--- EXERCISE BRIEF ---
Begin at the line that has "Could you tell which of" and stop after the last line of the material. Reproduce every line, requests included, leaving out the pictures. Scale each coordinate and measurement in the answers by 1.55, rounding to the same number of decimal places it had, with halves rounded up.

***

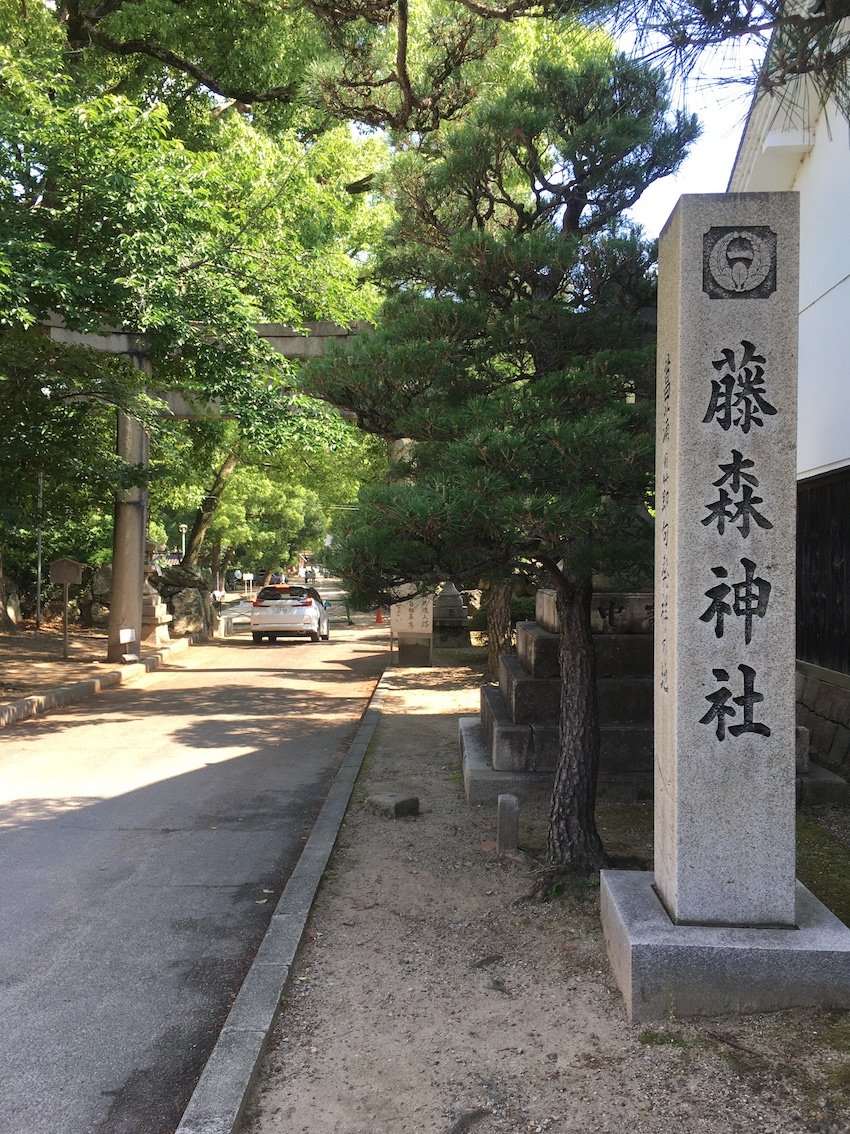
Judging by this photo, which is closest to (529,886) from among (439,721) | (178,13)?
(439,721)

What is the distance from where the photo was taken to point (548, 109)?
20.1 ft

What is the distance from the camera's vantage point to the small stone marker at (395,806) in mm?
7451

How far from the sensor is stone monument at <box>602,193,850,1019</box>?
411cm

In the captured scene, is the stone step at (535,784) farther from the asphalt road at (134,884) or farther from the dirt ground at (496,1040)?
the dirt ground at (496,1040)

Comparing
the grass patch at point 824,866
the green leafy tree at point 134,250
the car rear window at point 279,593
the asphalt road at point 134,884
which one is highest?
the green leafy tree at point 134,250

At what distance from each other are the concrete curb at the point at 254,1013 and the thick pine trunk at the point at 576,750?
159cm

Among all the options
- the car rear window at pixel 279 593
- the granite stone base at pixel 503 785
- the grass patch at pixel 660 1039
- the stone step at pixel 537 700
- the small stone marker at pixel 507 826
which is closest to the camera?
the grass patch at pixel 660 1039

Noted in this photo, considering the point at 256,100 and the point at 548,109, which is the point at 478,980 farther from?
the point at 256,100

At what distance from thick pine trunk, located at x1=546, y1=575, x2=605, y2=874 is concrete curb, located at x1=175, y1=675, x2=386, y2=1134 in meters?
1.59

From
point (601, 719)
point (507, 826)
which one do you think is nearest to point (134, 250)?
point (601, 719)

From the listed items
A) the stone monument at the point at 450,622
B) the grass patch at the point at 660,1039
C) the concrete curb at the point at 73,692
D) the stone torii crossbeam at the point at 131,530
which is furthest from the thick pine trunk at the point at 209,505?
the grass patch at the point at 660,1039

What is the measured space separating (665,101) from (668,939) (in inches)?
210

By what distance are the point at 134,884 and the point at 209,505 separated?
23116 mm

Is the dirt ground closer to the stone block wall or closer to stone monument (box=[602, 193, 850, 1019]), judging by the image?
stone monument (box=[602, 193, 850, 1019])
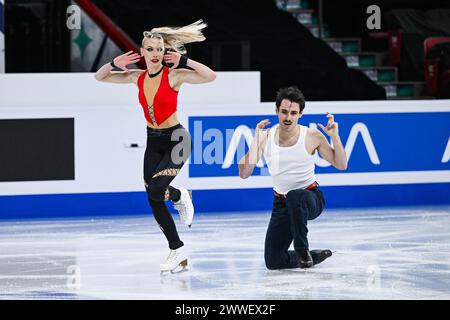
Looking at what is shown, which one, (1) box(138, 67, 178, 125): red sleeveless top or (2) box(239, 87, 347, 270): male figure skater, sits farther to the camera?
(1) box(138, 67, 178, 125): red sleeveless top

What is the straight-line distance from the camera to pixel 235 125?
9.83 m

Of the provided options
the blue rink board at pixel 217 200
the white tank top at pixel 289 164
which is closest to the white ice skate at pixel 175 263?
the white tank top at pixel 289 164

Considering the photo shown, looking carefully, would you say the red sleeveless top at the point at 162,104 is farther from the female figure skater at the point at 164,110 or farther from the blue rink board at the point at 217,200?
the blue rink board at the point at 217,200

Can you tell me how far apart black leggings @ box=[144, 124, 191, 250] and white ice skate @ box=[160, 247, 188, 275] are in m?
0.04

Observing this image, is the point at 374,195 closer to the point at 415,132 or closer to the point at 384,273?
the point at 415,132

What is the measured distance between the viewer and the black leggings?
251 inches

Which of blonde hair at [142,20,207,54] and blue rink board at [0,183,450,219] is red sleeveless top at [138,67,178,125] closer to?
blonde hair at [142,20,207,54]

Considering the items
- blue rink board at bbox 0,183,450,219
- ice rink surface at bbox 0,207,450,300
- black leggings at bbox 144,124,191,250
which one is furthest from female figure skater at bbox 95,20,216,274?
blue rink board at bbox 0,183,450,219

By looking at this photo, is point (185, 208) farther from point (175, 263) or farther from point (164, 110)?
point (164, 110)

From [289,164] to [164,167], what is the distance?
0.80 meters

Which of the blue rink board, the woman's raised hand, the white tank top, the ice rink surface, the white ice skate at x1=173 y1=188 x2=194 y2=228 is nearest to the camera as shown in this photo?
the ice rink surface

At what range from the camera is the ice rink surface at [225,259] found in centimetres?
582

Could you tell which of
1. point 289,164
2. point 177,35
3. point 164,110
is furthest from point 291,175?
point 177,35
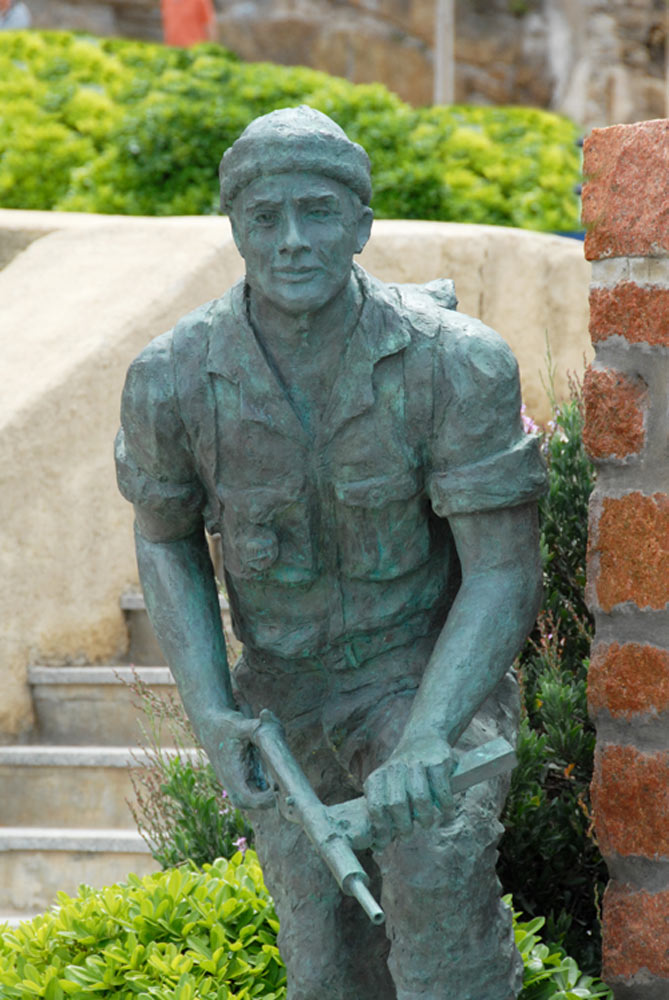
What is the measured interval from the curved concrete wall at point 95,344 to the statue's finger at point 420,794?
8.84 feet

***

--- TASK SOLUTION ---
Could you tell which of
1. point 289,164
2. point 177,35
3. point 164,110
is furthest from point 291,175?
point 274,54
What is the measured interval from the curved concrete wall at point 95,344 to the statue's finger at point 420,794?
13.70 feet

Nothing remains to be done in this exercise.